┌─ Records provided

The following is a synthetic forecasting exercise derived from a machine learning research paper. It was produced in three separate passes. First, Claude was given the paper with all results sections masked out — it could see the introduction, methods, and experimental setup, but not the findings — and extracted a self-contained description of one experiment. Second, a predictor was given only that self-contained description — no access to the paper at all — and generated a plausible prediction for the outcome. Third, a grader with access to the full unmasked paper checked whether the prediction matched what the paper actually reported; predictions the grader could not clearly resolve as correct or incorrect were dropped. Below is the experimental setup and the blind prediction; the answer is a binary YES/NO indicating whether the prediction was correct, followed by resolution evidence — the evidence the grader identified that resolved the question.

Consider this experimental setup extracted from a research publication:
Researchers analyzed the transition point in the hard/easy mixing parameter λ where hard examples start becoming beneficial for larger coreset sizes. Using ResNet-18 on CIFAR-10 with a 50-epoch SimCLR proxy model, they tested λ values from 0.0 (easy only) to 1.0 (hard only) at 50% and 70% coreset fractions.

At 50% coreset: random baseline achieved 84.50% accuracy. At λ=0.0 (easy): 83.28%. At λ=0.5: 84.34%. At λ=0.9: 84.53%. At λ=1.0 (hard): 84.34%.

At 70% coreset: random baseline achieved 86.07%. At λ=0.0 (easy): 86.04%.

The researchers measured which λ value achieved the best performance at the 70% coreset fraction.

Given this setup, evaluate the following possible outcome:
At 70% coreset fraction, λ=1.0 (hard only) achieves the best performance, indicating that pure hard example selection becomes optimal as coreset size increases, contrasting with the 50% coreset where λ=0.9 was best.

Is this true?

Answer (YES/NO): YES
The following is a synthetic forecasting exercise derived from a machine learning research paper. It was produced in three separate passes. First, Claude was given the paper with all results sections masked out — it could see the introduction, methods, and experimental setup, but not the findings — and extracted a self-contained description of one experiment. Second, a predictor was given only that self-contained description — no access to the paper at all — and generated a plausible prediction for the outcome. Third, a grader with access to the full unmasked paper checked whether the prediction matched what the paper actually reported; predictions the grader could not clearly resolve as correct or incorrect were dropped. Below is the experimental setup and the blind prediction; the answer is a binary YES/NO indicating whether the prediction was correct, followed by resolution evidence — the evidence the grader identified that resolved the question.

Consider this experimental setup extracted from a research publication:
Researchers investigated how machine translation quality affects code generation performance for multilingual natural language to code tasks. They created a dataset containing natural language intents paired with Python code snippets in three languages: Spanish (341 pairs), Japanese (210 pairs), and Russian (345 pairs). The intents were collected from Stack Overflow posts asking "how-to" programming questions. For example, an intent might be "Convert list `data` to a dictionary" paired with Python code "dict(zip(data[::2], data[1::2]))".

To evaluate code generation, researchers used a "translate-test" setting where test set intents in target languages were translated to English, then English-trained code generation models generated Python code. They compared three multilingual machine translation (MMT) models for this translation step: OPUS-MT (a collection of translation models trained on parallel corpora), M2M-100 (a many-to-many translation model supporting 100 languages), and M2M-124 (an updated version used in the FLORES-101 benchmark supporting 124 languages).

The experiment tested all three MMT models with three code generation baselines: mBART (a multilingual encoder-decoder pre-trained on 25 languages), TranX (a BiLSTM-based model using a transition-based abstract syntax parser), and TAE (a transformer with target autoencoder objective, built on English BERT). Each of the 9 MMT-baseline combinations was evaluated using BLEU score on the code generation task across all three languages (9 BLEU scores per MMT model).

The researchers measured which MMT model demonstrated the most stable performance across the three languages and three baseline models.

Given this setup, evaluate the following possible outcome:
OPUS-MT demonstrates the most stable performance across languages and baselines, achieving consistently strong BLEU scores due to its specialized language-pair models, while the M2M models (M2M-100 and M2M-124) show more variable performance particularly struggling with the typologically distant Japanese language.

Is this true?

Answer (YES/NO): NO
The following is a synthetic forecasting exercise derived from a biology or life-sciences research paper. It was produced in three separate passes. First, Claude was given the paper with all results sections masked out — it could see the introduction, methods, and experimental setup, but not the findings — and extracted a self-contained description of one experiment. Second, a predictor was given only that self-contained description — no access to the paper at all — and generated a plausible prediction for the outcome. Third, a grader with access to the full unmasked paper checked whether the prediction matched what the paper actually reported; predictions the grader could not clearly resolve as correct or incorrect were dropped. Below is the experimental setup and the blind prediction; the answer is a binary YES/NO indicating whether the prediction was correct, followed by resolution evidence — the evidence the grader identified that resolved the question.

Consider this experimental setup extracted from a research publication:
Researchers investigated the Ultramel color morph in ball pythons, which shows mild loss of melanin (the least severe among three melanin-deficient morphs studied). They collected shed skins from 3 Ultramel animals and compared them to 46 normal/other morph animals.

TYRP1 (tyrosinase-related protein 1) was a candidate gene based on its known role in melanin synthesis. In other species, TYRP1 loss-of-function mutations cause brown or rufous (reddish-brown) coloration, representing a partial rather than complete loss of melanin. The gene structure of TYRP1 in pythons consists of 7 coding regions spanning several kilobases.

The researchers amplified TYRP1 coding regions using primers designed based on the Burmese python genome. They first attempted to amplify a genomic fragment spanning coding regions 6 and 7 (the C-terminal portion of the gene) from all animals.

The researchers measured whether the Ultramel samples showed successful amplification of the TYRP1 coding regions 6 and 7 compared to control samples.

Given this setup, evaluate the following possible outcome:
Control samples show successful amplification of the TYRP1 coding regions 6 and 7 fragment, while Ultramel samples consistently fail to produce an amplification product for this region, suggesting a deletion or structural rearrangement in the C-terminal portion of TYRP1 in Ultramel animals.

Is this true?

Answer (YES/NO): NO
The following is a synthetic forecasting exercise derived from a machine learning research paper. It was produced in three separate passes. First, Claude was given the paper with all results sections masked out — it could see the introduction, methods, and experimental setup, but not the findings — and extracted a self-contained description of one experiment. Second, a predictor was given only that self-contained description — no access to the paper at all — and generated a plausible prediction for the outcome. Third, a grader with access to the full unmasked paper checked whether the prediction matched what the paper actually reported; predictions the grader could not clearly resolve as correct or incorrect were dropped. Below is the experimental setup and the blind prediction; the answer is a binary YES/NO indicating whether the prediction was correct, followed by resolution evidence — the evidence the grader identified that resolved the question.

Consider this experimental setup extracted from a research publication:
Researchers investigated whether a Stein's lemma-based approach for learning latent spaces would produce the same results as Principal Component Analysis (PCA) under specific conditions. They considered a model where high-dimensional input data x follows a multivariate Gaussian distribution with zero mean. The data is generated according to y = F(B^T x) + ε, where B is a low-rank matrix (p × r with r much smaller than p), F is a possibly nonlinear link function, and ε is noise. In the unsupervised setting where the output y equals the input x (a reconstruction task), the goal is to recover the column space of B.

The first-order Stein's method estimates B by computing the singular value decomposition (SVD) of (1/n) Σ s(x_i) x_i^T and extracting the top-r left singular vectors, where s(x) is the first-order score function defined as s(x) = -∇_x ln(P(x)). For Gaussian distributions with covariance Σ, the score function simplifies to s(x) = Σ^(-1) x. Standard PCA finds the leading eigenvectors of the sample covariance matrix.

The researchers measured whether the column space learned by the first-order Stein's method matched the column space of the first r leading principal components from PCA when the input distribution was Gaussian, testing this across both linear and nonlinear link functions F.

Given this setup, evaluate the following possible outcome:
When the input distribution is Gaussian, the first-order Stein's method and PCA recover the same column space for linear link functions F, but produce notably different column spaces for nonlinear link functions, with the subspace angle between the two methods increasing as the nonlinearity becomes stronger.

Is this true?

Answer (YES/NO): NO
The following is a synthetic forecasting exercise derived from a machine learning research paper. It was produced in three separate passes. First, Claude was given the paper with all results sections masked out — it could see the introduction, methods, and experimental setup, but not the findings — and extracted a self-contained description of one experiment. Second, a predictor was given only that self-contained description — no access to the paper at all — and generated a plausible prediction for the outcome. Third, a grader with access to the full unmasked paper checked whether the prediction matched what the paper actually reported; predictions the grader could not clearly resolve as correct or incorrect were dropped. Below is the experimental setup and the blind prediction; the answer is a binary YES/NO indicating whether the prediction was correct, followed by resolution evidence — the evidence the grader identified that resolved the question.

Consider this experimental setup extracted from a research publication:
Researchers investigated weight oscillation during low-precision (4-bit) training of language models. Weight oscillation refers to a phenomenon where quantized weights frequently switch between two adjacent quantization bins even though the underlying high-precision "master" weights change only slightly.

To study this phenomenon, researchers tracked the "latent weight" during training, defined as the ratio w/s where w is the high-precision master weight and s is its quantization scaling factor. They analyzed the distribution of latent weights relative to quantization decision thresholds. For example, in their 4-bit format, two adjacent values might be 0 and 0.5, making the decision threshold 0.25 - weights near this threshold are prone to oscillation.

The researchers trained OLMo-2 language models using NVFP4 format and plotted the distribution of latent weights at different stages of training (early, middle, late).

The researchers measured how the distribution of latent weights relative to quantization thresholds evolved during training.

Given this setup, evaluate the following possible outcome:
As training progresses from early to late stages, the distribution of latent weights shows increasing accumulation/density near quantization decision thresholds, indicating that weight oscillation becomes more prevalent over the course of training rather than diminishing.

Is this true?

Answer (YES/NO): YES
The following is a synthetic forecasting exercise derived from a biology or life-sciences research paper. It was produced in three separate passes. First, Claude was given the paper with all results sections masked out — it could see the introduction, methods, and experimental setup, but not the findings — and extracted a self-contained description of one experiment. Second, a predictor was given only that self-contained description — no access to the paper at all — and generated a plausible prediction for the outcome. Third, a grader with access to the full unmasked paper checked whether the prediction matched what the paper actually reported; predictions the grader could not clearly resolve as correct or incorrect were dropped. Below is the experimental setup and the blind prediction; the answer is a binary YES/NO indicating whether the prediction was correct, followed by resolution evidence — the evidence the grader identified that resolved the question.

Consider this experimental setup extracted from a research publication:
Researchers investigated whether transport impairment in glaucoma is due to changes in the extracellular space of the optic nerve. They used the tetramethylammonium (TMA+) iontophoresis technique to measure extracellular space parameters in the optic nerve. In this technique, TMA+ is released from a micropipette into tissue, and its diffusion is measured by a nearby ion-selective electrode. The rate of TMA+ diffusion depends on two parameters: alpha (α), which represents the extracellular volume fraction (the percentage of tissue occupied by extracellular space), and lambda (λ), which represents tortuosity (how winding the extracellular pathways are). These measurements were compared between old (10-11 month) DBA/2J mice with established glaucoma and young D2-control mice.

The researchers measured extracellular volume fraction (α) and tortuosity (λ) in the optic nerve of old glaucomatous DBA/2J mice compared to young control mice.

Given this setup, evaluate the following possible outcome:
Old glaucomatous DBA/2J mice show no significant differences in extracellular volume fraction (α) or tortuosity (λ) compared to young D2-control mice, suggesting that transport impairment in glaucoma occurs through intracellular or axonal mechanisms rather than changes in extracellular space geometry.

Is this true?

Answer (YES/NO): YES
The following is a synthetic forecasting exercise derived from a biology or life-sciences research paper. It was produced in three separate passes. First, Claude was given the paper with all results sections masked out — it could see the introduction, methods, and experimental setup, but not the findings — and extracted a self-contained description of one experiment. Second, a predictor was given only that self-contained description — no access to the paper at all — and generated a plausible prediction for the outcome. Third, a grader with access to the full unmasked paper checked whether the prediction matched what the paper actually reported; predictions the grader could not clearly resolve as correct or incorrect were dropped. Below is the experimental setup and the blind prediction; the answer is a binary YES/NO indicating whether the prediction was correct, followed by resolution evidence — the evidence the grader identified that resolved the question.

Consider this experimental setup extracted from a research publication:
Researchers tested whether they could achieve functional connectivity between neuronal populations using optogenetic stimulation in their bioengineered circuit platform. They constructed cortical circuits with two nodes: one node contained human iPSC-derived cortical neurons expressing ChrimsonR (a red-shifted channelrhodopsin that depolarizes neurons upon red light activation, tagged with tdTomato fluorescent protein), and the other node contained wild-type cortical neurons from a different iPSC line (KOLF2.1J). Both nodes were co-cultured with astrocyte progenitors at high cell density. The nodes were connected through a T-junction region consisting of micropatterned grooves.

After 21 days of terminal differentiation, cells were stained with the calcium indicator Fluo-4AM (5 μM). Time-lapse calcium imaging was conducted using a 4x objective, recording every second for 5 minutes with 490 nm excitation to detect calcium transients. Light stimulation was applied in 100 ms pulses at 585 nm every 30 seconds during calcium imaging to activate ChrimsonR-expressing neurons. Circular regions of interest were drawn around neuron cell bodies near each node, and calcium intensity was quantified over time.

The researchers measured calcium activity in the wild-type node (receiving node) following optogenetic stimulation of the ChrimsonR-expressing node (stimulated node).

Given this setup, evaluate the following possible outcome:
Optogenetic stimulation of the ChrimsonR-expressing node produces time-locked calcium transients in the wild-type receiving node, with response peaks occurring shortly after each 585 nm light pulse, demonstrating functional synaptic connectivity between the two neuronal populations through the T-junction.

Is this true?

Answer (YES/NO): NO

└─

§ What is expected
Copy out each line of the listing that holds the string "increasing".

§ Response to this exercise
When the input distribution is Gaussian, the first-order Stein's method and PCA recover the same column space for linear link functions F, but produce notably different column spaces for nonlinear link functions, with the subspace angle between the two methods increasing as the nonlinearity becomes stronger.
As training progresses from early to late stages, the distribution of latent weights shows increasing accumulation/density near quantization decision thresholds, indicating that weight oscillation becomes more prevalent over the course of training rather than diminishing.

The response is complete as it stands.